Taking skin pics is apparently really difficult! But this is the best I could do. I also took a short video showing me plucking 2 random tufts of hair that were attached to dried up blood, but it wasnt a particularly interesting video so I won't post it  You can see the tufts in some of the pics too.

I have larger original pics uploaded too but I figured the smaller ones are easier for people to oversee. If you want the larger ones I'll post links to those.

http://farm4.static.flickr.com/3216/2603918990_01ba4cdfb2_b.jpg

http://farm4.static.flickr.com/3129/2603089459_7b9de4feb7_b.jpg

http://farm4.static.flickr.com/3237/2603090089_b9eaea8a24_b.jpg

http://farm4.static.flickr.com/3090/2603090401_83528e751f_b.jpg

(this one shows kinda clearly the brown specs all over his skin)
http://farm4.static.flickr.com/3039/2603090973_1201d01819_b.jpg

http://farm4.static.flickr.com/3043/2603921480_b41cf391f4_b.jpg


----------



## Dan Long

our cat had a similar problem. We changed his food and it went away.


----------



## Kristen Cabe

I wish _*I *_ had such nicely manicured nails, Mike!! :lol:

I have seen this before with cats (not my own, so I don't know what the problem was), but I've never seen it on a dog before. I wouldn't _think_ it would be food related, unless maybe he's not getting enough OFA's? His skin doesn't look inflamed or anything, so that's a good sign, but I don't really have anything constructive to offer. I really just wanted to comment on your nails. :mrgreen:


----------



## Mike Schoonbrood

Apparently my camera is awesome. It makes my nails look great! :lol: They are terrible.

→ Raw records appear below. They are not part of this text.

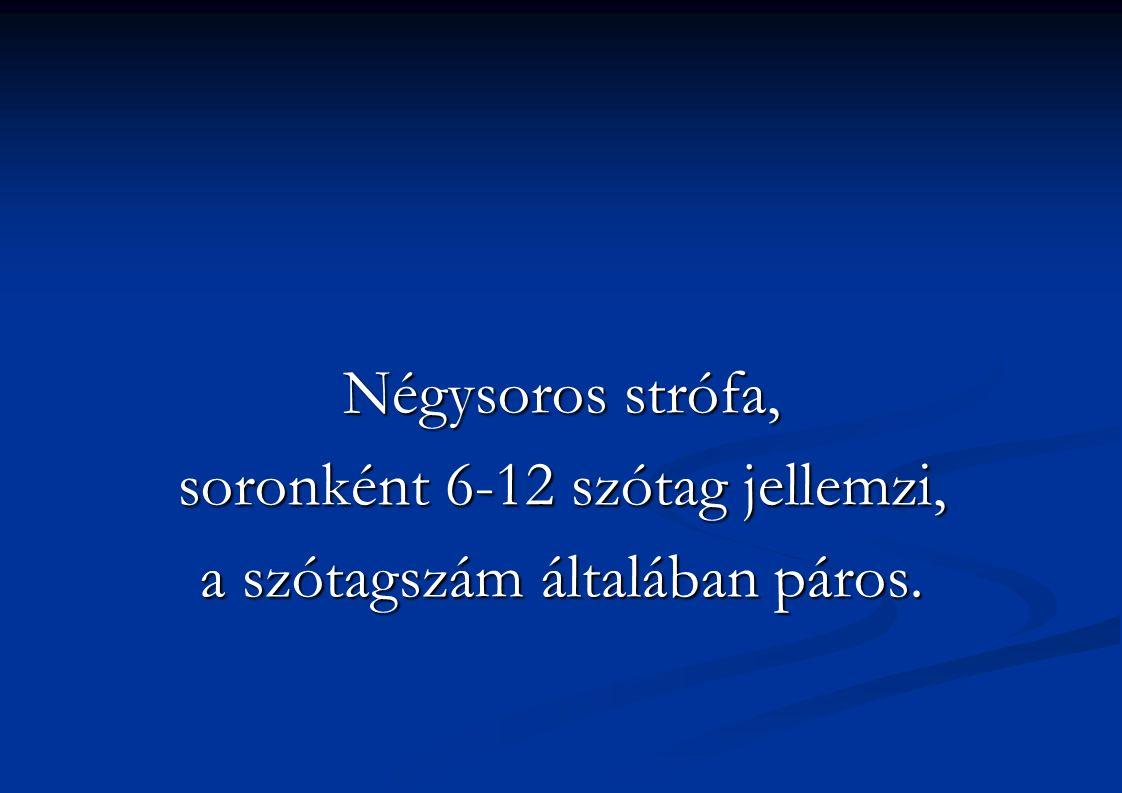 Négysoros strófa, soronként 6-12 szótag jellemzi, a szótagszám általában páros.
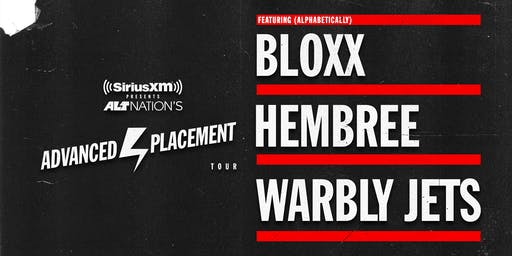 Advanced Placement Tour feat. BLOXX, Hembree and Warbly Jets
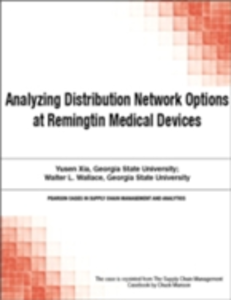 Ebook in inglese Analyzing Distribution Network Options at Remingtin Medical Devices Munson, Chuck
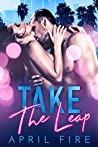 Take the Leap (Bad Boys of Hollywood, #2)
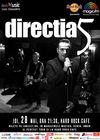 Concert Directia 5 la Hard Rock Cafe pe 28 mai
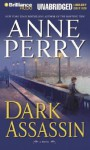 Dark Assassin (Audio) - Anne Perry, David Colacci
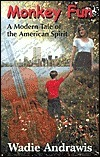 Monkey Fun: A Modern Tale of the American Spirit  by  Wadie Andrawis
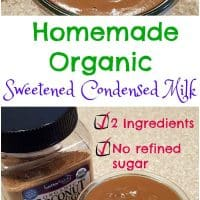 Homemade Organic Sweetened Condensed Milk (No Refined Sugar)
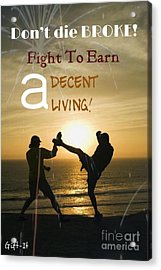 Fight To Earn A Living Acrylic Print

Figures... I have one dog that looked like a kitten when she was a puppy, and another dog with some feline skin disease :lol:


----------



## Connie Sutherland

When you have a tuft in your hand, does it feel dry and a little stiff? Do they pull out easily even if not already detached?


----------



## Connie Sutherland

I'd make a vet appointment.

Not because it looks pruritic or anything but because the things I would use on it, I don't know how to say in that country.

It does look just like when I had a dog with folliculitis on the ear flaps, and the little hairs on the edge could be pulled off in tufts. I thought he had yogurt on his ear (he was black but the affected hairs had lost color) and was scraping it off when the tufts pulled off (easily).

Anyway, even folliculitis can get worse, triggering wider skin infection.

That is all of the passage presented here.